▶ _Texto_
▼
Foto: Marcelo Camargo / Agência Brasil
Depois de
mais de 20 anos de luta pela emancipação, Boa Esperança do Norte (MT) foi
desmembrado das cidades de Nova Ubiratã e Sorriso e se tornará o mais jovem
município do país.
A criação
da cidade foi autorizada após decisão do STF (Supremo Tribunal Federal) em
sessão virtual realizada em 6 de outubro. Com isso, tornou-se o 5.569º
município brasileiro e será o caçula das eleições de 2024, quando pela primeira
vez vai eleger prefeito e vereadores.
Com cerca
de 7.000 habitantes, Boa Esperança do Norte tem o agronegócio como principal
pilar de sua economia e há ao menos duas décadas vinha lutando por sua
emancipação. O então distrito fica a 132 km da zona urbana de Sorriso e a 73 km
de Nova Ubiratã.
Na eleição
do ano passado, as duas cidades deram ampla maioria ao ex-presidente Jair
Bolsonaro (PL), cuja votação chegou a 74% no segundo turno em Sorriso e a 60%
em Nova Ubiratã.
Boa
Esperança do Norte chegou a ser emancipada em março de 2000 após a aprovação de
uma lei pela Assembleia Legislativa de Mato Grosso. Contudo, naquele mesmo ano,
o Tribunal de Justiça declarou a lei inconstitucional após um mandado de
segurança impetrado pelo município de Nova Ubiratã.
A decisão
foi revertida na última semana, quando o STF julgou uma ADPF (Arguição de
Descumprimento de Preceito Fundamental) movida pelo MDB e validou por 8 votos a
3 a lei que criou o município.
O relator
da ação, ministro Luís Roberto Barroso, votou contra a emancipação do município
e destacou jurisprudência que aponta para a inexistência de Lei Complementar
Federal que trate do assunto, o que impediria a criação, fusão, incorporação ou
desmembramento de novos municípios.
Mas
prevaleceu no julgamento a divergência aberta pelo ministro Gilmar Mendes, para
quem a lei estadual que criou o município em 2000 preencheu todos os requisitos
exigidos pela legislação vigente na época.
Natural do
estado de Mato Grosso, onde sua família atua na política local, Gilmar já teve
posição semelhante ao relatar ações que resultaram na criação de novos
municípios no estado, casos de Ipiranga do Norte e Itanhangá.
Em seu
voto, o ministro argumentou que Tribunal de Justiça de Mato Grosso não poderia
declarar a inconstitucionalidade da criação da cidade por meio de mandado de
segurança e disse que Boa Esperança do Norte reúne condições sociais e
econômicas para se tornar um município.
"A
pretensão de instalação do município de Boa Esperança do Norte não aparenta ser
irrefletida ou motivada pelo mero intuito de aumento da máquina pública para a
criação de novos cargos e a captação de recursos públicos em âmbito
local", afirmou.
O
entendimento foi acompanhado pelos ministros Dias Toffoli, Luiz Fux, Alexandre
de Moraes, Kassio Nunes Marques, André Mendonça e Cristiano Zanin e Rosa Weber,
que deixou a corte em 30 de setembro.
▲
▶ _Instruções e requisitos_
Você pode reproduzir literalmente a parte do texto sobre Boa Esperança do Norte que começa nas palavras que contêm "Foto: Marcelo Camargo" e para logo depois de "município do país."? As entradas não têm nenhuma relação com o texto.

▶ _Trechos das entradas_
▼
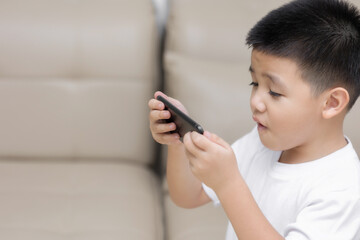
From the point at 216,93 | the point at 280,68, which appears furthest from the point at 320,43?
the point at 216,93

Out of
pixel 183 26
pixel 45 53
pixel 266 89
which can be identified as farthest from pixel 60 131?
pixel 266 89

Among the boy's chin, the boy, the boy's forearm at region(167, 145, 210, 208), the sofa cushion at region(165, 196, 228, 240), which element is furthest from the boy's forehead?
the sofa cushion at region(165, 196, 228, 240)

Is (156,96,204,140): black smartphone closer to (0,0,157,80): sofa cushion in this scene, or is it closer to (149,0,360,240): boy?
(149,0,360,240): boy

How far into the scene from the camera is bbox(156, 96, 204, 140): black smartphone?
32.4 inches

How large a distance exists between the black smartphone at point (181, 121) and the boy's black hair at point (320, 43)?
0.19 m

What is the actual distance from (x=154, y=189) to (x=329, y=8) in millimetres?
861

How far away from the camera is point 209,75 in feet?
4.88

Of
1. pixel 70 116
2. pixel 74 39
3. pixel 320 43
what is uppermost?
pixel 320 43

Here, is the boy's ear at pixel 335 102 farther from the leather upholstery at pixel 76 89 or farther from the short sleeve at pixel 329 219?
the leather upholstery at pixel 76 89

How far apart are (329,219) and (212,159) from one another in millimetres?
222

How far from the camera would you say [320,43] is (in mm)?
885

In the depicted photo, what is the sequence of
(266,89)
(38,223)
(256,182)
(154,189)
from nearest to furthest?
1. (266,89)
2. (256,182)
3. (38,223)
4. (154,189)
▲
▼
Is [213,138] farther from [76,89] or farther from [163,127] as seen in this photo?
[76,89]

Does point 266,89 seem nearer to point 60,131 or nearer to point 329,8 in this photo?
▲
▼
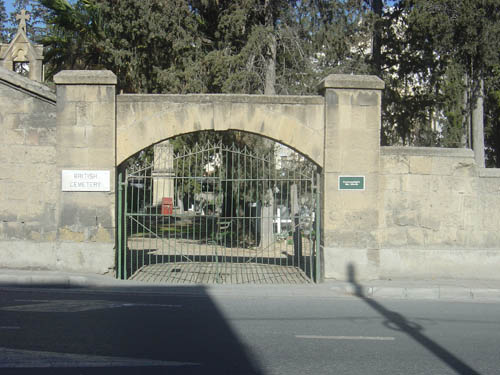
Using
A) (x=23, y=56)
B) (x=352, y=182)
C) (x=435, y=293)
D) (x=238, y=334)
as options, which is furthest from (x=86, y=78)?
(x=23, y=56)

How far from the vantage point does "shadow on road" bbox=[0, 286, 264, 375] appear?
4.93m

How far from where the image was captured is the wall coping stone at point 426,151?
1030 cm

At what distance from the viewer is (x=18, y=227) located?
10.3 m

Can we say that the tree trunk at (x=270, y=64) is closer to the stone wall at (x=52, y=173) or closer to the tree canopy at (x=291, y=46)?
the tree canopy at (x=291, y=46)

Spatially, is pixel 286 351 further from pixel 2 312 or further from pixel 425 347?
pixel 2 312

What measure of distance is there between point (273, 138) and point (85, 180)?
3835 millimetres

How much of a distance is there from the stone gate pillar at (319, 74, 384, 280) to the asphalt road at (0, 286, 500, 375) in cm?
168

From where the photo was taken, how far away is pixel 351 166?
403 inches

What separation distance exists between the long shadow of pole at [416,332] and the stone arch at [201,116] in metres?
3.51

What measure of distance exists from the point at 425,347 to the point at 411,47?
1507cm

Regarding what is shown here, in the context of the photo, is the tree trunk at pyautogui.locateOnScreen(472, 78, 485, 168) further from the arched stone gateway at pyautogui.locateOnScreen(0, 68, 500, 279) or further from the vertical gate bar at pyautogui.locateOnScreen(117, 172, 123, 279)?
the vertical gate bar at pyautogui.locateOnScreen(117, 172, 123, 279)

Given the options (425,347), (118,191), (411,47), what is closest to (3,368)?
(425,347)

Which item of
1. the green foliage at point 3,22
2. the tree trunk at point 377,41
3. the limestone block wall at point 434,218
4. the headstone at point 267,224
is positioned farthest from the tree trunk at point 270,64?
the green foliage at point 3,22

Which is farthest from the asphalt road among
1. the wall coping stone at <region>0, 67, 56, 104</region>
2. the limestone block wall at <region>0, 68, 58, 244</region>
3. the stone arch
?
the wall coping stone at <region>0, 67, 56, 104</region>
▲
▶ _Resposta do exercício_
Foto: Marcelo Camargo / Agência Brasil
Depois de
mais de 20 anos de luta pela emancipação, Boa Esperança do Norte (MT) foi
desmembrado das cidades de Nova Ubiratã e Sorriso e se tornará o mais jovem
município do país.